Les États-Unis mettent en place des bombardiers B-2 au milieu des tensions avec l'Iran
JAKARTA - Les avions de bombardiers furtifs B-2 et d’autres avions américains capables d’attaquer l’Iran sont restés à un niveau de préparation plus élevé que la normale, tandis que le Pentagone continue de renforcer la présence d’actifs militaires dans la région du Moyen-Orient, a rapporté le New York Times.
Le rapport cite un responsable américain de haut rang, qui a demandé à rester anonyme, selon lequel le Pentagone a rélevé le statut d’alerte des bombardeurs il y a presque un mois.
Les avions basés aux États-Unis peuvent être utilisés pour une éventuelle attaque contre les installations nucléaires ou les missiles balistiques iraniennes si les écoulements diplomatiques échouent. Comme le rapporte Anodalu, le président des États-Unis Donald Trump a précédemment averti que les États-Unis pourraient attaquer l’Iran si ce pays refusait de limiter son programme nucléaire.

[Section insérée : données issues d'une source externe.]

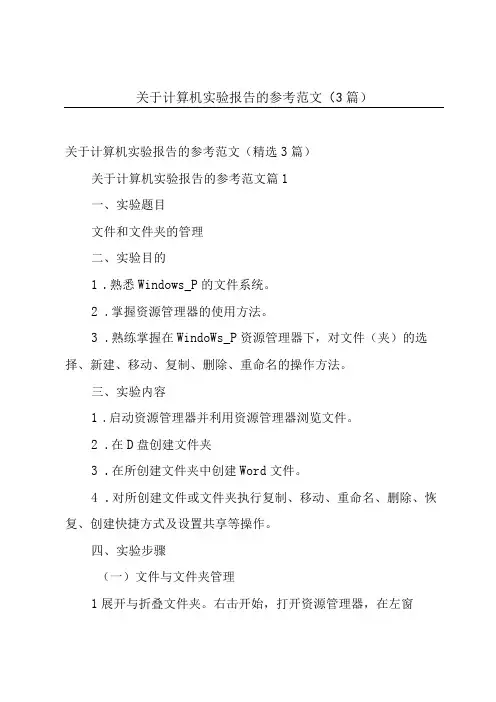 关于计算机实验报告的参考范文（3篇）

关于计算机实验报告的参考范文（精选3篇）

关于计算机实验报告的参考范文篇1

一、实验题目

文件和文件夹的管理

二、实验目的

1．熟悉Windows_P的文件系统。

2．掌握资源管理器的使用方法。

3．熟练掌握在WindoWs_P资源管理器下，对文件（夹）的选择、新建、移动、复制、删除、重命名的操作方法。

三、实验内容

1．启动资源管理器并利用资源管理器浏览文件。

2．在D盘创建文件夹

3．在所创建文件夹中创建Word文件。

4．对所创建文件或文件夹执行复制、移动、重命名、删除、恢复、创建快捷方式及设置共享等操作。

四、实验步骤

（一）文件与文件夹管理

1展开与折叠文件夹。右击开始，打开资源管理器，在左窗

Mais des responsables de la sécurité nationale américains auraient poussé Trump à retarder une action militaire jusqu'à ce que les troupes américaines dans la région soient plus prêtes à l'offensive et à la défense.

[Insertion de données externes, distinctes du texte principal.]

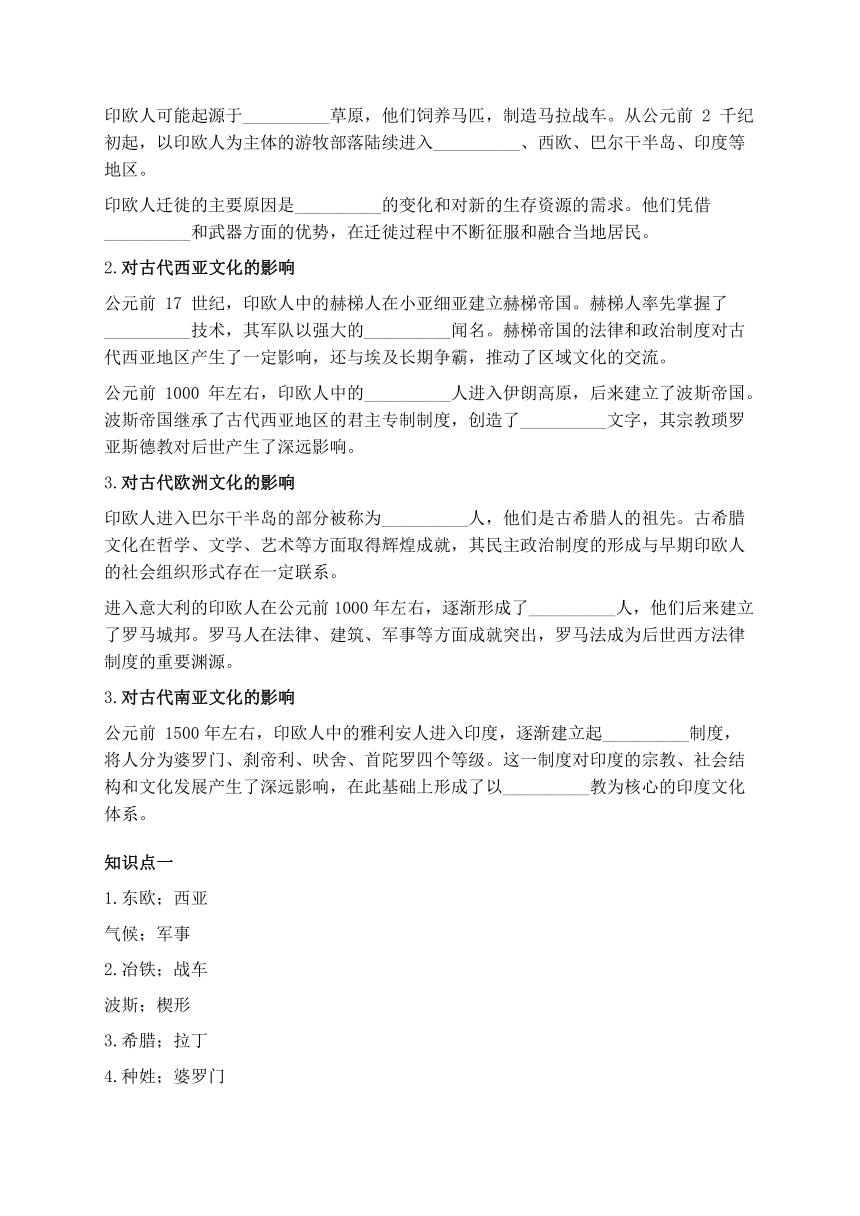 印欧人可能起源于__________草原，他们饲养马匹，制造马拉战车。从公元前 2 千纪初起，以印欧人为主体的游牧部落陆续进入__________、西欧、巴尔干半岛、印度等地区。

印欧人迁徙的主要原因是__________的变化和对新的生存资源的需求。他们凭借__________和武器方面的优势，在迁徙过程中不断征服和融合当地居民。

2.对古代西亚文化的影响

公元前 17 世纪，印欧人中的赫梯人在小亚细亚建立赫梯帝国。赫梯人率先掌握了__________技术，其军队以强大的__________闻名。赫梯帝国的法律和政治制度对古代西亚地区产生了一定影响，还与埃及长期争霸，推动了区域文化的交流。

公元前 1000 年左右，印欧人中的__________人进入伊朗高原，后来建立了波斯帝国。波斯帝国继承了古代西亚地区的君主专制制度，创造了__________文字，其宗教琐罗亚斯德教对后世产生了深远影响。

3.对古代欧洲文化的影响

印欧人进入巴尔干半岛的部分被称为__________人，他们是古希腊人的祖先。古希腊文化在哲学、文学、艺术等方面取得辉煌成就，其民主政治制度的形成与早期印欧人的社会组织形式存在一定联系。

进入意大利的印欧人在公元前 1000 年左右，逐渐形成了__________人，他们后来建立了罗马城邦。罗马人在法律、建筑、军事等方面成就突出，罗马法成为后世西方法律制度的重要渊源。

3.对古代南亚文化的影响

公元前 1500 年左右，印欧人中的雅利安人进入印度，逐渐建立起__________制度，将人分为婆罗门、刹帝利、吠舍、首陀罗四个等级。这一制度对印度的宗教、社会结构和文化发展产生了深远影响，在此基础上形成了以__________教为核心的印度文化体系。

知识点一

1.东欧；西亚

气候；军事

2.冶铁；战车

波斯；楔形

3.希腊；拉丁

4.种姓；婆罗门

Environ 30 000 à 40 000 soldats américains répartis au Moyen-Orient, dont huit bases permanentes, manquent de systèmes de défense aérienne pour les protéger contre une éventuelle riposte.

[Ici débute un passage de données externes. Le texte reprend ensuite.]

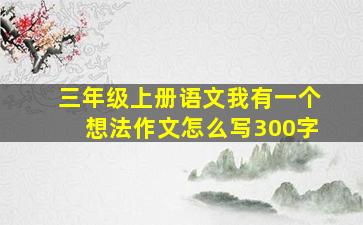 三年级上册语文我有一个想法作文怎么写300字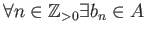 $\forall n \in \mathbb{Z}_{>0} \exists b_n \in A$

Washington a également élargi sa présence navale dans la région. Le groupe de combat du porte-avions USS Abraham Lincoln et plusieurs navires de garde équipés de missiles Tomahawk font partie d’un groupe d’une douzaine de navires américains déployés dans la mer d’Arabie, la mer Persique, la mer Rouge et l’est de la mer Méditerranée pour renforcer la posture militaire dans un contexte de tensions croissantes.
Les types de nouveaux avions de combat déployés incluent des avions de combat F-35 et F/A-18 capables d'atteindre des distances d'attaque à l'intérieur de l'Iran. Les États-Unis ont également envoyé plus d'avions de combat F-15E dans la région, selon des responsables américains.
Entre-temps, les analystes militaires ont déclaré que la préparation d’une grande opération était souvent marquée par une augmentation du nombre d’avions-citerne de ravitaillement en vol, ainsi que par des avions de guerre électroniques qui escortaient les bombardiers.
Les données de suivi des avions montrent que les mesures de transfert supplémentaires d'avions, y compris les avions-citerne et les avions d'escorte, se sont rapprochées ou sont entrés dans la région.
En outre, les analystes ont déclaré que le transfert de sous-marins à missiles balistiques qui opèrent normalement dans la Méditerranée vers la mer Rouge ou la mer d'Arabie pourrait être un indicateur de planification offensive. Les sous-marins sont capables de transporter de nombreux missiles de croisière Tomahawk qui peuvent augmenter la capacité d'attaque des États-Unis si nécessaire.
La porte-parole de la Maison-Blanche, Anna Kelly, a déclaré que Trump « mettait toutes les options sur la table concernant l’Iran », et que la décision serait prise en fonction des intérêts de la sécurité nationale.
L'Iran a insisté sur le fait que son programme nucléaire était destiné à des fins civiles. Les responsables américains ont déclaré que le renforcement militaire visait à assurer la préparation et à empêcher les représailles si les efforts diplomatiques échouaient.